• РАБОЧИЕ ЗАДАНИЯ:
1. Дословно повторите фрагмент текста о репрессиях, который открывается словами, содержащими "Это лишь одна", и завершается словами "бдительность и правоверность.".
2. Перечислите всех людей, которые упомянуты в тексте о репрессиях по имени или фамилии.

Это лишь одна из иллюстраций невероятного кошмара репрессий 1937-1938 гг. Тех, кто несет ответственность за оргию арестов, показательных судов и приговоров без суда, происходивших в невероятных масштабах, лучше всего было бы назвать человеческими отбросами. Но имеются твердые основания считать, что события этих чудовищных лет готовились долгое время, возможно с 1933 г., и тщательно разрабатывались рядовыми партийцами. Олег Хлевнюк считает, что «пересмотр действительности», стоявший в повестке дня Центрального комитета в феврале - марте 1937 г., очень напоминает повестку пленума ЦК в январе 1933-го[1-38]. Уже тогда многие ораторы говорили то же, что, по сути, лишь повторили в 1937-м, надеясь доказать свою бдительность и правоверность.
Похоже, что Сталин уже в 1933 г. был готов объявить войну обществу и, можно добавить, - партии, при поддержке своих прислужников и репрессивного аппарата. Но, вероятно, были причины, заставившие его немного повременить. Тогда, как мы уже говорили, он выбрал «интерлюдию», несмотря на ненависть к своим врагам, включая «уважаемых хлеборобов», которые (как Сталин сообщил Шолохову) своим мельтешением напоминают ему «термитов».
Подготовка «железных» чекистов. Когда пришло время террора, потребовалось принять некоторые подготовительные меры. Помимо чистки административного аппарата, заключавшейся в проверке списков членов партии и их членских билетов, к решению гигантской и страшной задачи было необходимо подготовить «тайную полицию» (секретные службы), ее руководство и персонал. Наряду с материальными стимулами в ход пошли идеологические и этические мотивы. Пока пропаганда превозносила героизм чекистов, новый комиссар внутренних дел Николай Ежов поднял заработную плату работников НКВД всех уровней. Глава республиканского НКВД стал получать 1200 рублей в месяц (подобно другим высшим чиновникам), в то время как средняя зарплата рабочего не превышала 250 рублей. Руководящая верхушка союзного НКВД теперь зарабатывала до 3500 рублей в месяц. Ранее они делили с другим партактивом общие дачи и санатории, теперь получили индивидуальные загородные дома и значительные премиальные выплаты, называемые «больничными»[1-39].

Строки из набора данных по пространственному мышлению
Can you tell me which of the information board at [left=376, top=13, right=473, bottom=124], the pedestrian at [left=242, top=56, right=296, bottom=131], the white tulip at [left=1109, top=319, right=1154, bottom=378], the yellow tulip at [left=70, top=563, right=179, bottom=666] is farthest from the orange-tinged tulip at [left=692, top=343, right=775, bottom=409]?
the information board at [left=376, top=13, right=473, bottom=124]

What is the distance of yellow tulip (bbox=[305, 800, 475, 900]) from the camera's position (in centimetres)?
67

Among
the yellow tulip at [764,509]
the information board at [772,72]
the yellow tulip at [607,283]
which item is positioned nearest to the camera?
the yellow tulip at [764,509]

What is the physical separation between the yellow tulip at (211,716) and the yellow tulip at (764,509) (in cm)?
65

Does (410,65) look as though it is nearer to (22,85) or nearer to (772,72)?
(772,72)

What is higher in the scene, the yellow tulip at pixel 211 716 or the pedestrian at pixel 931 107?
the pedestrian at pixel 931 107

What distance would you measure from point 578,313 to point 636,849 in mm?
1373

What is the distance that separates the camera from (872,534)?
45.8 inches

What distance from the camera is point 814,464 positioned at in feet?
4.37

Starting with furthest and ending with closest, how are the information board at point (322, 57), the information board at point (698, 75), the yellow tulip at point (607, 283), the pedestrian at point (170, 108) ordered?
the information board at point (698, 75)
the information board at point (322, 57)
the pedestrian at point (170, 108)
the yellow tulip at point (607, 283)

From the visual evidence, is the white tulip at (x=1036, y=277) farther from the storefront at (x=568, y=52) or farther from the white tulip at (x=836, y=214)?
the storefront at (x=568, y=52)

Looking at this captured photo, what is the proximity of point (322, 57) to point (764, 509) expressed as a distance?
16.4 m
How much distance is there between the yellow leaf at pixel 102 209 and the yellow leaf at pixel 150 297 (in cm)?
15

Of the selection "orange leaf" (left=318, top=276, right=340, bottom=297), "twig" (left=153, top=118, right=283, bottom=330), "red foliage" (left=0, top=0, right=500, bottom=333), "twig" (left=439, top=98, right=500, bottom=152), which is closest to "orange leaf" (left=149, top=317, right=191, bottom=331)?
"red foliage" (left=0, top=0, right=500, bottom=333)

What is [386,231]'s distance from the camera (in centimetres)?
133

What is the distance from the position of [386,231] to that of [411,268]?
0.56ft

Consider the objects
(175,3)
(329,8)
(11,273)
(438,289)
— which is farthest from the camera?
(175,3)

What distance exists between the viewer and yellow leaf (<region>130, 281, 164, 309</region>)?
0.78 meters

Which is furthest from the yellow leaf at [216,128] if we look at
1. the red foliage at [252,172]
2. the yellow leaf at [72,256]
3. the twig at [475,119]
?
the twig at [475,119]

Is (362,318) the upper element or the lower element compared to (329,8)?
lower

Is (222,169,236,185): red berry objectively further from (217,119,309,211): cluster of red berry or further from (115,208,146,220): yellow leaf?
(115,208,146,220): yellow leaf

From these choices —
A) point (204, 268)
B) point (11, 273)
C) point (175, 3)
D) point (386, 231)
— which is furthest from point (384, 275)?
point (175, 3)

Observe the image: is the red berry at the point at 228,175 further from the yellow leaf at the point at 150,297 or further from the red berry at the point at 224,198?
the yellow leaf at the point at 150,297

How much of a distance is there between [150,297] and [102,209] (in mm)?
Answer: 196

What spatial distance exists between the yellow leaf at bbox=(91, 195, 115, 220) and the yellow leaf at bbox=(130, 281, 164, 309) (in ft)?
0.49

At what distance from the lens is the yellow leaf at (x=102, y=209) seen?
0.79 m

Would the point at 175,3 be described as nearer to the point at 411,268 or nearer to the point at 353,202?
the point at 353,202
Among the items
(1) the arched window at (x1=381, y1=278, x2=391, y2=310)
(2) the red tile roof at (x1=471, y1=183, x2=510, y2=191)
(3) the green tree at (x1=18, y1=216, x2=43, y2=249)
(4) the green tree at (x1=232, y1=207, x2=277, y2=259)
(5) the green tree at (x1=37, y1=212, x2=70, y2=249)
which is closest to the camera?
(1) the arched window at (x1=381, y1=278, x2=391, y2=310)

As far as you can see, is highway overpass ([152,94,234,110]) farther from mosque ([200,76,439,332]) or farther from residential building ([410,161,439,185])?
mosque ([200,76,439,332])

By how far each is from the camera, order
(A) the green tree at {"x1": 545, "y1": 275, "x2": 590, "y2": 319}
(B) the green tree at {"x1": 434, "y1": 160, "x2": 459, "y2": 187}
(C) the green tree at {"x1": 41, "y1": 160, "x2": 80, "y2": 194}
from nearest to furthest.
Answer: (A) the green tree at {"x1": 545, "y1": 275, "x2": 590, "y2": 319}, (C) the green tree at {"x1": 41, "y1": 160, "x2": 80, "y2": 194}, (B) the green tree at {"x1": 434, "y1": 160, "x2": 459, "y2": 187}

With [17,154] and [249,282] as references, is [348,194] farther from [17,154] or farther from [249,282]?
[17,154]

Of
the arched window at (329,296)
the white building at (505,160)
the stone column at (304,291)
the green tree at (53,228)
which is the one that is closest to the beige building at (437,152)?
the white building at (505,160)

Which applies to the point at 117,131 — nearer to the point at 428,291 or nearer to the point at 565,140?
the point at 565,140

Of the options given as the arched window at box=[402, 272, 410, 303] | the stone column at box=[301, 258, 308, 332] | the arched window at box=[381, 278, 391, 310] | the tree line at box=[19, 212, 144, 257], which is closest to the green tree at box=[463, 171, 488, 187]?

• ПЕРЕЧЕНЬ РЕШЕНИЙ:
1.
Это лишь одна из иллюстраций невероятного кошмара репрессий 1937-1938 гг. Тех, кто несет ответственность за оргию арестов, показательных судов и приговоров без суда, происходивших в невероятных масштабах, лучше всего было бы назвать человеческими отбросами. Но имеются твердые основания считать, что события этих чудовищных лет готовились долгое время, возможно с 1933 г., и тщательно разрабатывались рядовыми партийцами. Олег Хлевнюк считает, что «пересмотр действительности», стоявший в повестке дня Центрального комитета в феврале - марте 1937 г., очень напоминает повестку пленума ЦК в январе 1933-го[1-38]. Уже тогда многие ораторы говорили то же, что, по сути, лишь повторили в 1937-м, надеясь доказать свою бдительность и правоверность.

2. Олег Хлевнюк, Сталин, Шолохов, Николай Ежов